This is an example of task's input and output bindings.

Each binding defines variable that receives the data ('variable' attribute). In case of input bindings it is a task input variable and in case of output bindings it is a process instance variable. In this example, first input binding defines that 'requestor' task input variable will receive the value of 'requestedByName' process variable. 'CopyVar' binding type means that the binding is a simple value copy - from sourceVariable to variable.
The output binding above is more interesting. It is a binding for managerApprovalDecision process variable and this is expression-based binding (type="Expr"). It means that in order to get the value for managerApprovalDecision, expression will be evaluated. Here the expression is 'decision' - so it returns a value of 'decision' task variable. Of course, expressions can be more complex.

Data types

NGinn has built-in support for several basic data types, but the list of types can be extended by custom type definitions.
Supported basic types are:
  • string
  • int
  • double
  • date
  • datetime (time stamp)
  • future releases may add more simple types
Complex data structures can be built out of simple types, in a recursive way. Each process definition contains 'processDataTypes' section, where custom data types can be defined.
There are two kinds of custom data types that can be defined in NGinn - records (structs, similar to C/C# structs) and enums (enumeration of possible values).
Here's an example of a struct:

<processDataTypes>
<struct name="OrderItem">
<member name="code" type="string" required="true" />
<member name="name" type="string" required="true" />
<member name="quantity" type="int" required="true" />
</struct>
</processDataTypes>

This is a definition of 'OrderItem' type, which is a struct with three fields: 'code', 'name' and 'quantity'. Each field si required and is single value (not an array).

And here's an enum type with two possible values: YES and NO:

<enum name="YesNo">
<value>NO</value>
<value>YES</value>
</enum>

Process data and XML

Data structures in NGinn are designed so that they can be easily converted to XML and back, so data exchange with external applications is simplified. Process or task data definition can be converted to XML schema, so by defining process or task data structure we also get XML data schemas for data exchange.

####

ACTIVITY A →
Answer these questions using the NGinn text:
(i) Which binding type indicates a simple value copy from sourceVariable to variable?
(ii) What two kinds of custom data types can be defined in NGinn?
(iii) What can a process or task data definition be converted to?
ACTIVITY B → Retype the passage of the NGinn text between "This is a definition" and "(not an array).", inclusive.
The entries that follow are separate material, unrelated to the NGinn text.

####

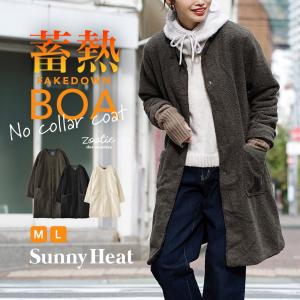 コート レディース 蓄熱 冬服 アウター ロングコート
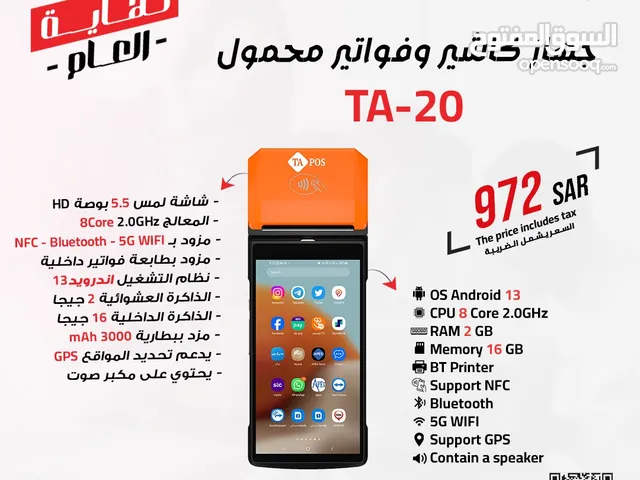 نقاط البيع المحمولة أجهزة كاشير محمولة للمناديب والمحلات التجارية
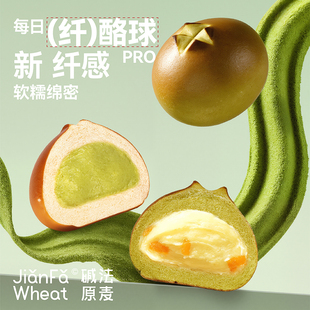 【每日纤酪球】新品碱法原麦羽衣甘蓝橙皮碱水奶酪球饱腹代餐面包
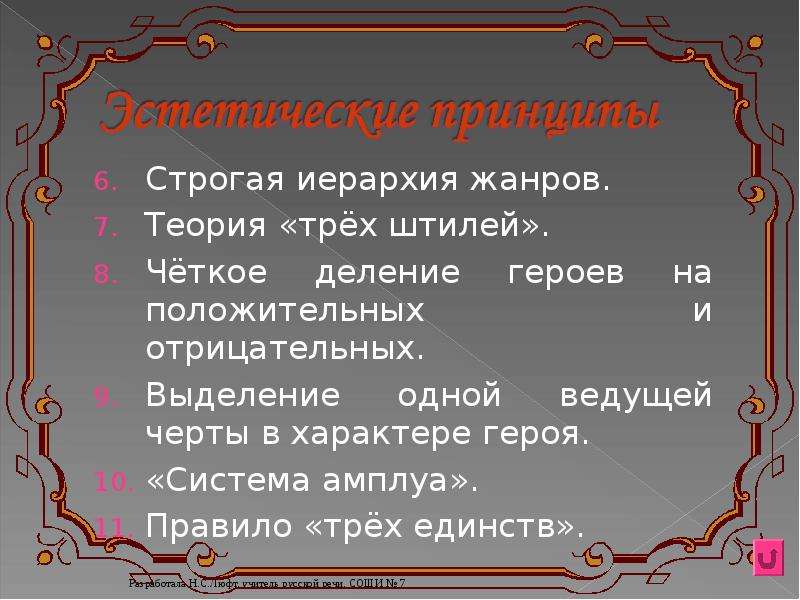 О каком литературном направлении идет речь четкая иерархия жанров изображение человека схематично и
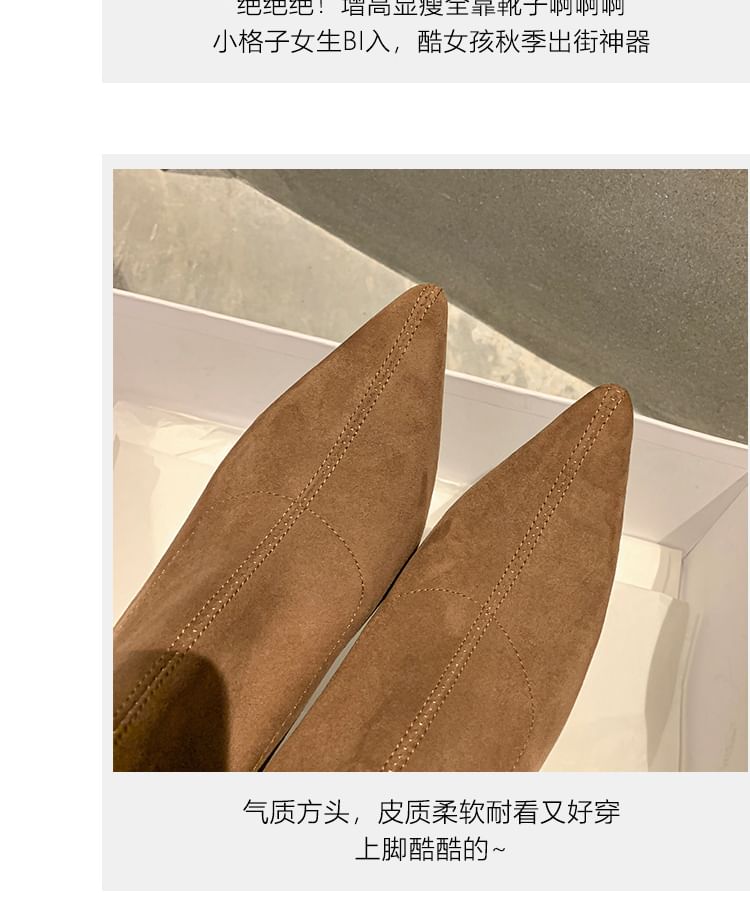 Pointed Heel Kitten Boots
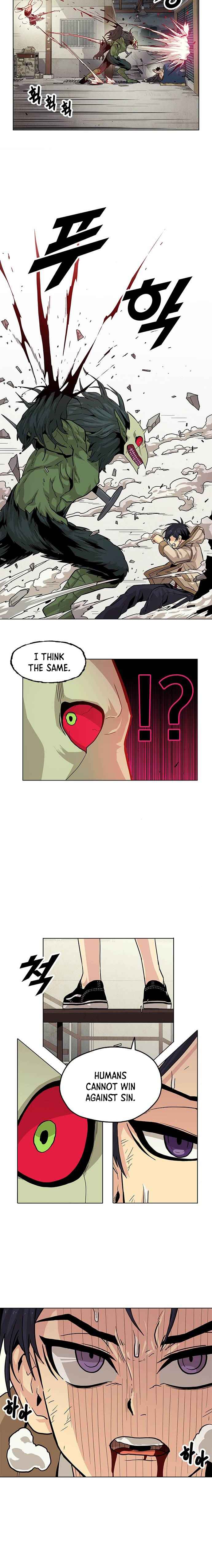 Guilty Axe Chapter 2 Page 1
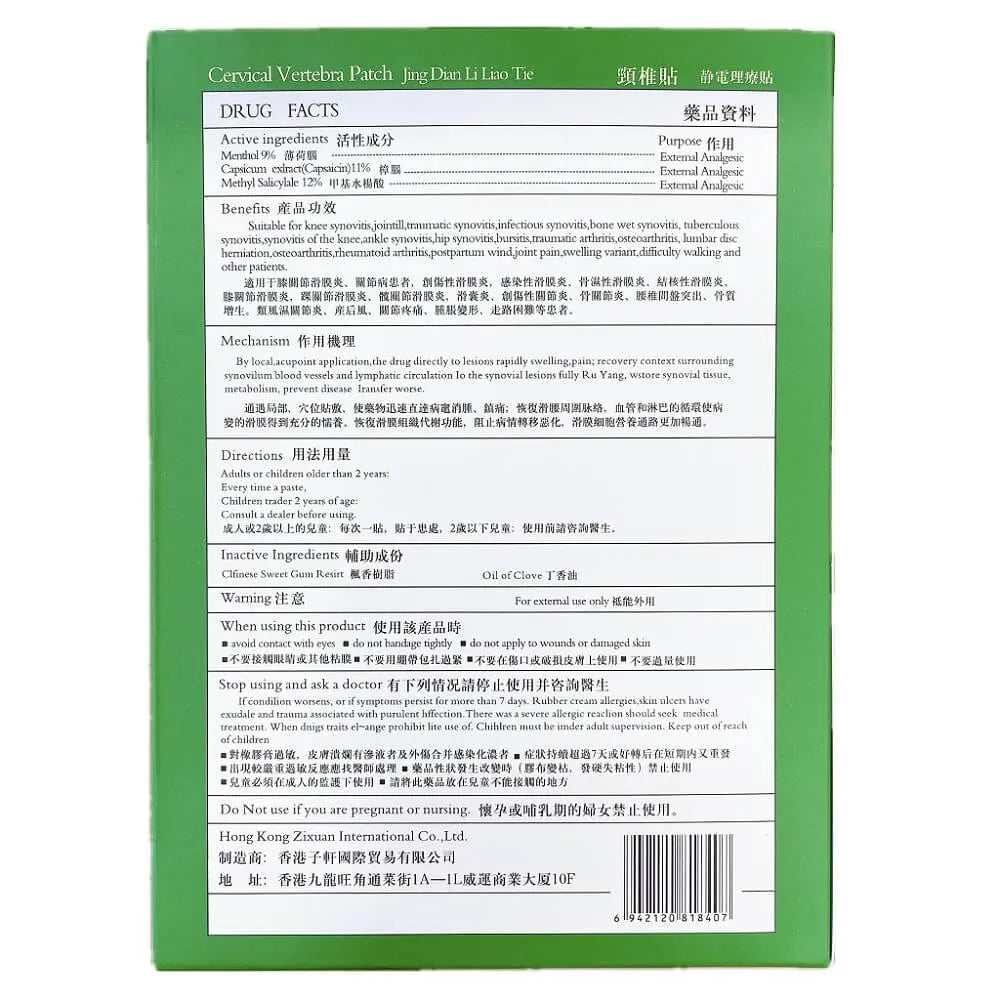 Moxibustion Cervical Vertbra Patch (4 Patches) - Buy at New Green Nutrition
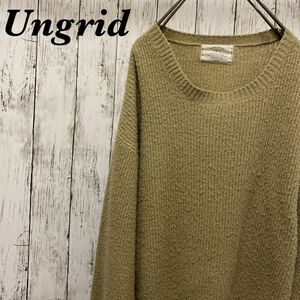 Ungrid アングリッド　 ニット セーター　薄手　ベージュ　無地　 プルオーバー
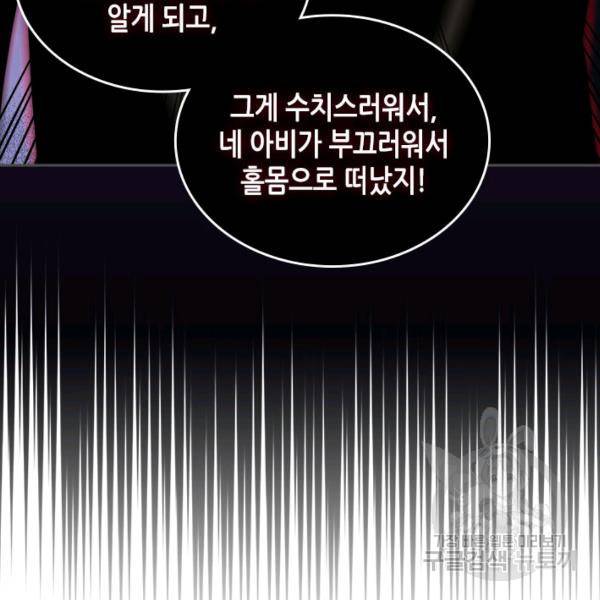 이차원 용병 시즌4 59화 8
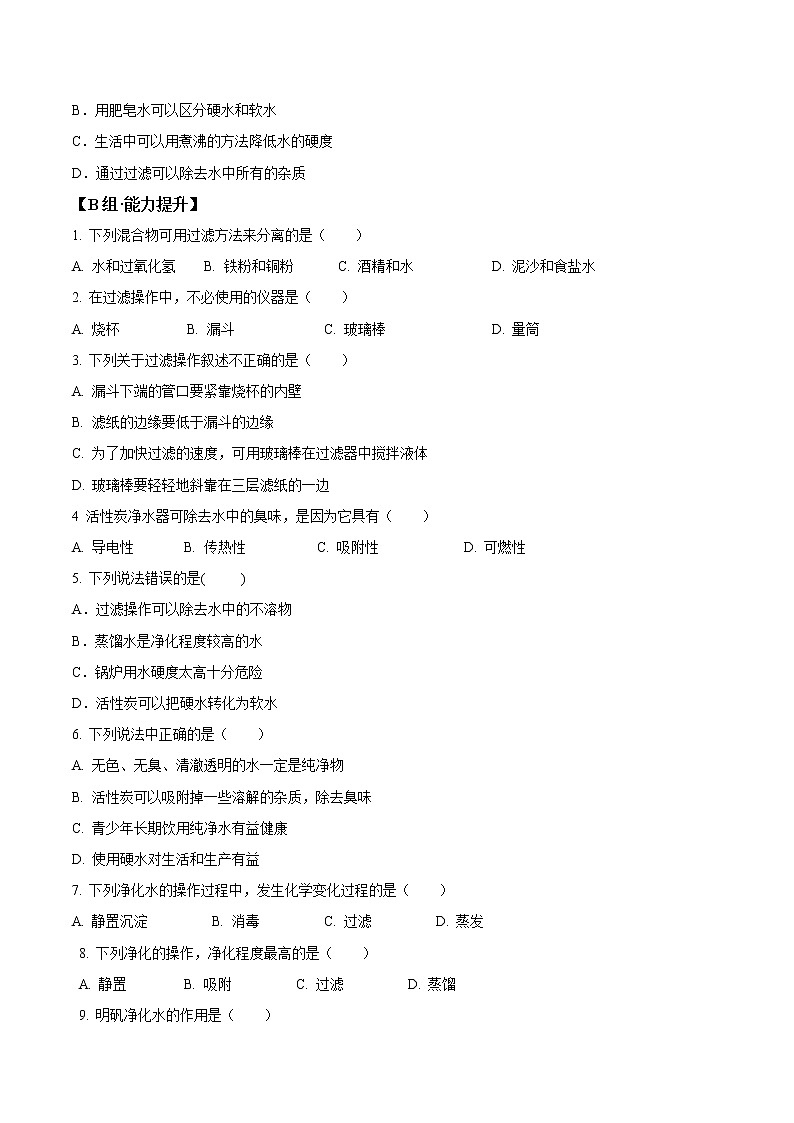 2021-2022学年初中化学人教版九年级上册 4.2 水的净化 同步习题第3页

####

TASK RESPONSE A →
(i) CopyVar
(ii) Records (structs) and enums
(iii) XML schema

TASK RESPONSE B →
This is a definition of 'OrderItem' type, which is a struct with three fields: 'code', 'name' and 'quantity'. Each field si required and is single value (not an array).